Malin pulled a face and drank some wine.
“And then what?”
“I’m embarrassed about this: that I was a part of it. Ivar could be a decent enough guy, maybe a bit full of himself, but O.K. Other times he was a nightmare and it was terrible to witness. I think he was afraid that Leo would take over. Many people, even some on the board, wanted that. During my last week at the company – it was before I saw Leo that night – the three of us had a meeting. We were supposed to be discussing my successor, but inevitably we got onto other topics and, you know, Ivar was irritated right from the word go. I’m sure he picked up on the same thing I did. Leo was ridiculously happy, as if he were floating above everything. Besides, he had hardly been in to work all week and Ivar ripped into him, calling Leo a moralizing idler and a wimp. At first Leo took it well, he just smiled. That drove Ivar crazy and he started saying the most terrible things: racist slurs, like Leo was a gyppo and a pikey. It was so absurd that I thought Leo would ignore the idiot. But he leapt up from his chair and grabbed Ivar by the throat. It was crazy. I threw myself at Leo and pulled him to the floor. I remember him muttering, ‘We’re better, we’re better,’ until finally he calmed down.”
“What did Ivar do?”
“He didn’t move from his chair, just stared at us in shock. Then he leaned forward, looking shamefaced, and apologized. After that he left and there I was on the floor with Leo.”
“And what did Leo say?”
“Nothing, as far as I remember. It was a pretty fucked up way to behave.”
“But wasn’t it fucked up to call him a pikey and a gyppo?”
“That’s Ivar for you. When he gets upset, he becomes a monster. He could just as well have called him a creep, or a pig. I think he’s inherited that narrow-mindednesss from his father. There’s a whole lot of prejudiced crap in that family, and that’s what I mean when I say I’m ashamed. I should never have been working at Alfred Ögren.”
Blomkvist nodded and drained his glass. Probably he should have asked a few more questions, or said something to comfort Malin, but he said nothing. Something was weighing on his mind, and at first he could not grasp it. Then it came to him that Salander’s mother, Agneta, had come from a family of travellers. It was her grandfather’s background, he seemed to recall, and so her name had been listed in registers which had later been made illegal.
“You don’t suppose …” he said at last.
“… that Ivar actually sees himself as superior?”
“I’m sure he does.”
“I mean racially superior.”
“That would be odd.
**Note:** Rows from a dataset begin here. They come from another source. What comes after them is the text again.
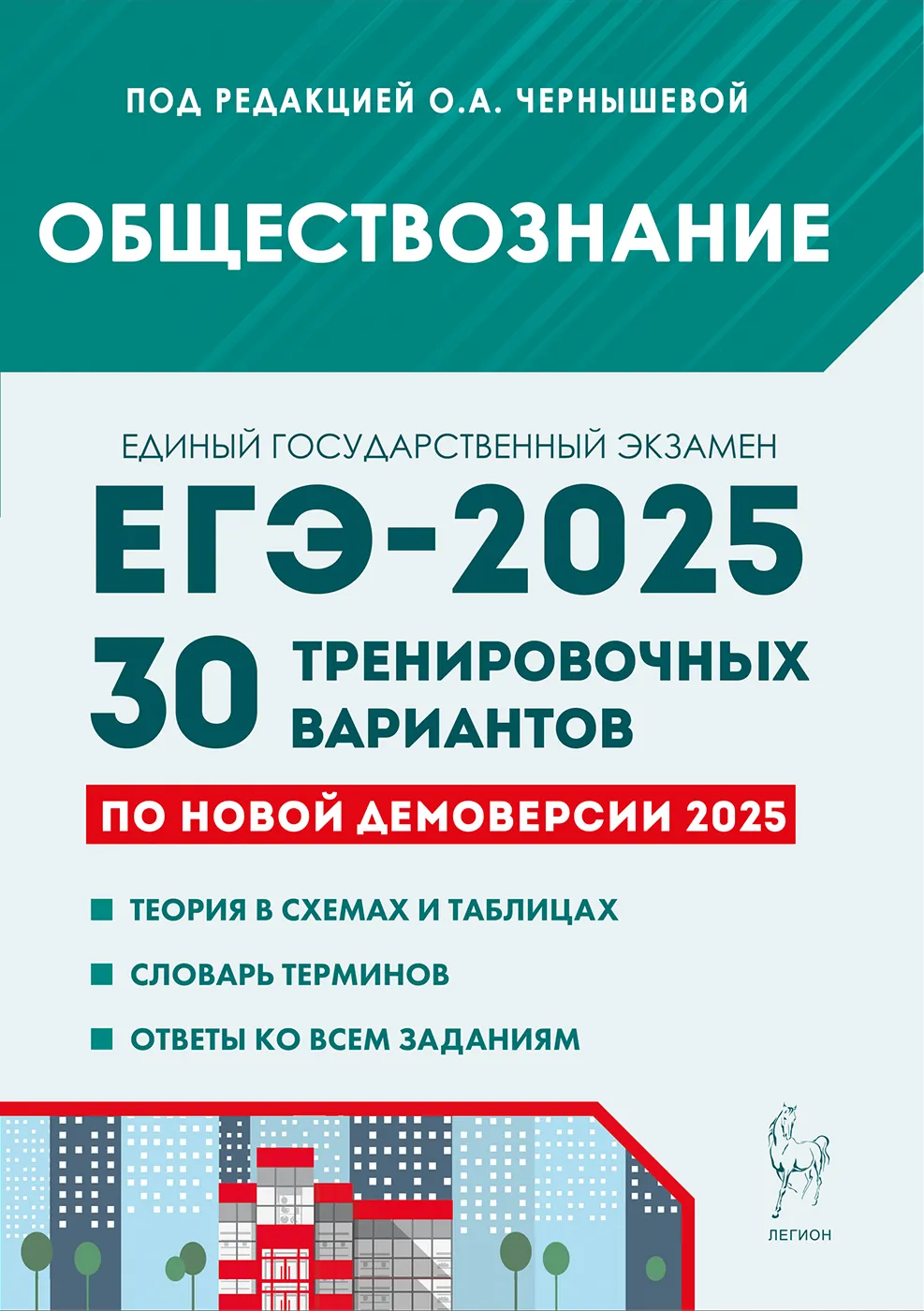 ЕГЭ 2025 Обществознание 30 тренировочных вариантов Учебное пособие Чернышовой ОА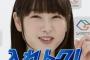 【画像】桜井日奈子「岡山ではここが限界かもｗｗｗｗｗｗｗｗ」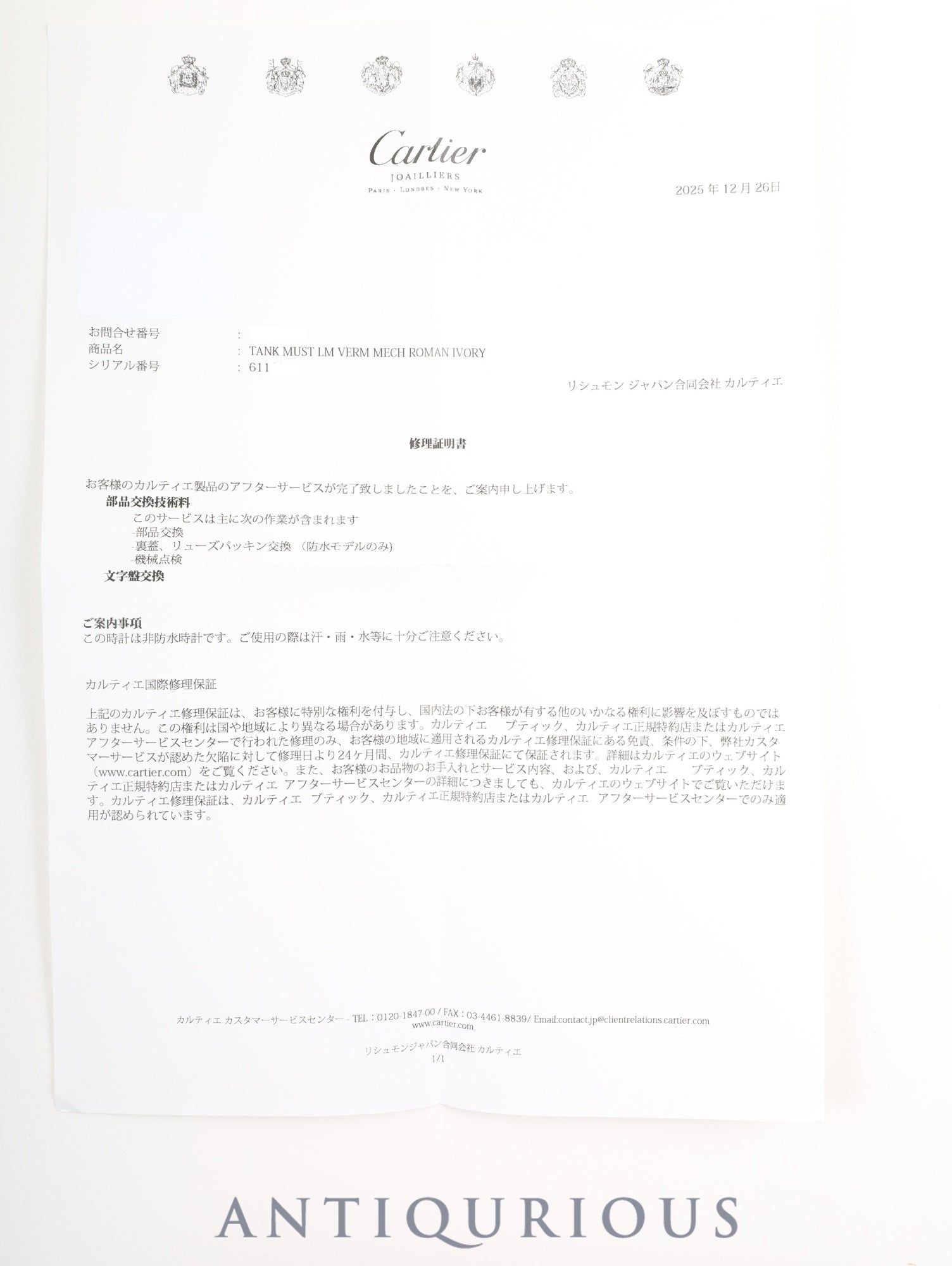 Cartier Must Tank LM, manual winding, SV925, leather, genuine buckle (GP), ivory Roman dial, complete service (full maintenance) completed at a Cartier boutique.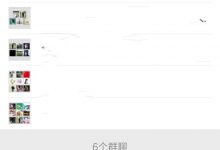 微商怎么做群营销(微商群营销方案)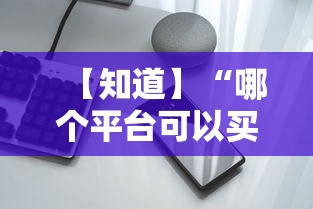 【知道】“哪个平台可以买到手机麻将挂	”开挂科技辅助神器手机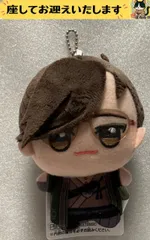 f#️⃣fate grand order#️⃣　山南敬助　ちびぐるみ　ぬいぐるみキーホルダーのサムネイル
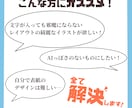 商用利用OK!思いの伝わる表紙イラスト描きます 視覚的に見やすく、分かりやすい表紙イラストを制作いたします！ イメージ2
Mannheimer’s as blue-blooded as they come. What are you suggesting?”
“I’m not sure.”
Malin looked wistful, and Blomkvist kissed her shoulder. He knew exactly what he needed to check. He would have to go a long way back in time, to the old church records if necessary.
Salander had landed quite a punch – possibly it was
hard. She knew it before Benito collapsed, even before she hit her, by the ease of her movements, by the unopposed force. By the way anyone who does explosive sports knows that the more effortless the action, the closer it comes to perfection.